Export Compliance: Umgehungsgeschäfte im Fokus

Seit März 2014 hat die EU schrittweise restriktive Maßnahmen gegen Russland verhängt. Als Reaktion auf den Angriffskrieg Russlands gegen die Ukraine ab 24. Februar 2022 hat die EU dann eine Reihe massiver und beispielloser Sanktionen gegen Russland ergriffen.

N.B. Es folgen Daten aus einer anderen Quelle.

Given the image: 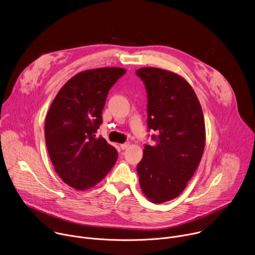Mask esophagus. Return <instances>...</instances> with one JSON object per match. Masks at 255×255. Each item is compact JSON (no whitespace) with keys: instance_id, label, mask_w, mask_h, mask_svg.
<instances>
[{"instance_id":"34e87169","label":"esophagus","mask_w":255,"mask_h":255,"mask_svg":"<svg viewBox=\"0 0 255 255\" xmlns=\"http://www.w3.org/2000/svg\"><path fill=\"white\" fill-rule=\"evenodd\" d=\"M129 146H130V143H129V142H126V143H123V144L120 145V147H121L123 150H124V149H127Z\"/></svg>"}]
</instances>
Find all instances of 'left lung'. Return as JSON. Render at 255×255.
<instances>
[{
  "mask_svg": "<svg viewBox=\"0 0 255 255\" xmlns=\"http://www.w3.org/2000/svg\"><path fill=\"white\" fill-rule=\"evenodd\" d=\"M136 75L147 90V125L158 133L145 145L137 165L142 193L161 204L178 197L195 173L206 143L205 119L189 82L175 72L141 67Z\"/></svg>",
  "mask_w": 255,
  "mask_h": 255,
  "instance_id": "1",
  "label": "left lung"
}]
</instances>
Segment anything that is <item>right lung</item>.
I'll list each match as a JSON object with an SVG mask.
<instances>
[{
  "label": "right lung",
  "mask_w": 255,
  "mask_h": 255,
  "mask_svg": "<svg viewBox=\"0 0 255 255\" xmlns=\"http://www.w3.org/2000/svg\"><path fill=\"white\" fill-rule=\"evenodd\" d=\"M127 70L100 67L79 72L56 94L45 119V141L55 171L77 191L93 188L117 161L118 152L95 138L113 85Z\"/></svg>",
  "instance_id": "right-lung-1"
}]
</instances>
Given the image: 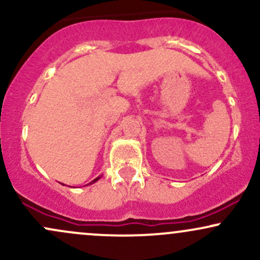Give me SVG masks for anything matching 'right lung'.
<instances>
[{"instance_id":"obj_1","label":"right lung","mask_w":260,"mask_h":260,"mask_svg":"<svg viewBox=\"0 0 260 260\" xmlns=\"http://www.w3.org/2000/svg\"><path fill=\"white\" fill-rule=\"evenodd\" d=\"M98 180H99V178H95V180H94V181H92V182H95V181H98Z\"/></svg>"}]
</instances>
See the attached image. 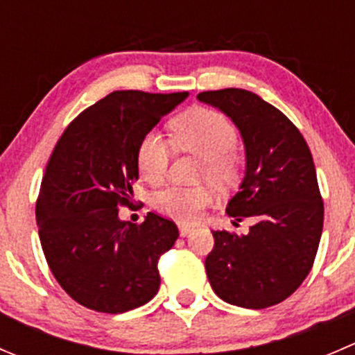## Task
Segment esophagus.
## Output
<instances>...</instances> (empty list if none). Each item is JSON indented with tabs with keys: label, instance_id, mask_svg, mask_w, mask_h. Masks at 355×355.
I'll return each mask as SVG.
<instances>
[{
	"label": "esophagus",
	"instance_id": "esophagus-1",
	"mask_svg": "<svg viewBox=\"0 0 355 355\" xmlns=\"http://www.w3.org/2000/svg\"><path fill=\"white\" fill-rule=\"evenodd\" d=\"M178 230H180V236L185 237L192 232V227L191 225H180L178 227Z\"/></svg>",
	"mask_w": 355,
	"mask_h": 355
}]
</instances>
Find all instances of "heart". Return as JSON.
Listing matches in <instances>:
<instances>
[{
	"label": "heart",
	"instance_id": "heart-1",
	"mask_svg": "<svg viewBox=\"0 0 355 355\" xmlns=\"http://www.w3.org/2000/svg\"><path fill=\"white\" fill-rule=\"evenodd\" d=\"M173 144L178 149L201 157V177L216 184L232 180L237 170V157L232 153L237 132L232 123L211 109H192L171 123ZM170 144L161 133L149 132L137 150V164L142 178L149 184H161L170 161ZM215 194L208 185L198 187H168L157 192L154 208L178 222L199 220L213 202Z\"/></svg>",
	"mask_w": 355,
	"mask_h": 355
}]
</instances>
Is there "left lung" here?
Returning <instances> with one entry per match:
<instances>
[{
    "instance_id": "obj_1",
    "label": "left lung",
    "mask_w": 355,
    "mask_h": 355,
    "mask_svg": "<svg viewBox=\"0 0 355 355\" xmlns=\"http://www.w3.org/2000/svg\"><path fill=\"white\" fill-rule=\"evenodd\" d=\"M239 130L244 177L227 202L232 223L253 218L248 234L211 230L206 276L227 304L265 309L286 300L311 272L324 208L311 149L297 126L257 94L241 88L202 92Z\"/></svg>"
}]
</instances>
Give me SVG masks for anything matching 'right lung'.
Returning a JSON list of instances; mask_svg holds the SVG:
<instances>
[{
  "instance_id": "obj_1",
  "label": "right lung",
  "mask_w": 355,
  "mask_h": 355,
  "mask_svg": "<svg viewBox=\"0 0 355 355\" xmlns=\"http://www.w3.org/2000/svg\"><path fill=\"white\" fill-rule=\"evenodd\" d=\"M189 97L112 92L62 133L41 182L36 222L51 274L83 307L121 314L159 290L157 260L178 237L171 220L119 218L139 180L144 137Z\"/></svg>"
}]
</instances>
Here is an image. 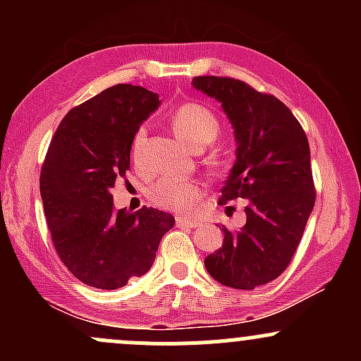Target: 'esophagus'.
<instances>
[{
    "label": "esophagus",
    "mask_w": 361,
    "mask_h": 361,
    "mask_svg": "<svg viewBox=\"0 0 361 361\" xmlns=\"http://www.w3.org/2000/svg\"><path fill=\"white\" fill-rule=\"evenodd\" d=\"M176 226L178 227H188V229H195L198 227V222L188 217H176Z\"/></svg>",
    "instance_id": "1"
}]
</instances>
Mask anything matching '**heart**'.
Returning <instances> with one entry per match:
<instances>
[{
    "label": "heart",
    "mask_w": 361,
    "mask_h": 361,
    "mask_svg": "<svg viewBox=\"0 0 361 361\" xmlns=\"http://www.w3.org/2000/svg\"><path fill=\"white\" fill-rule=\"evenodd\" d=\"M169 126L173 132L185 140L193 149H202L212 144L221 134V122L217 115L209 106L202 103L188 102L180 105L169 117ZM146 144V128H139L132 139V159L137 163L140 152ZM210 164L215 169H221L222 161L219 156H210ZM151 200L164 209L175 210V212H188L200 197V185L188 178L163 176L156 181L149 190Z\"/></svg>",
    "instance_id": "1"
}]
</instances>
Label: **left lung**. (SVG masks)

Außenhandel mit GUS-Staaten

Nach Angaben der Europäischen Kommission betraf das Verbot der EU seit Februar 2022 Waren im Wert von 43,9 Mrd. €, die nach Russland ausgeführt worden wären, und Güter im Wert von 91,2 Mrd. €, die aus Russland eingeführt worden wären. Das bedeutet, dass 2022 im Vergleich zum Handelsvolumen von 2021 49 % der Ausfuhren und 58 % der Einfuhren sanktioniert wurden.


Grafik: © WIRTSCHAFTScampus 2024

Allerdings wurde auch immer wieder von Umgehungsgeschäften über russlandnahe Staaten wie Kasachstan oder den Vereinigten Arabischen Emiraten berichtet.
Im Verhältnis zu der Zeit vor dem Angriffskrieg ist ein starker Anstieg der Exporte in die GUS-Staaten zu beobachten. Wie das Statistische Bundesamt (Destatis) mitteilt, stiegen die Exporte Januar bis April 2023 in diese Staaten damit um 1,5 Milliarden Euro gegenüber dem gleichen Zeitraum des Vorkriegsjahres 2021 (1,4 Milliarden Euro), sie haben sich also mehr als verdoppelt (+106,4 %).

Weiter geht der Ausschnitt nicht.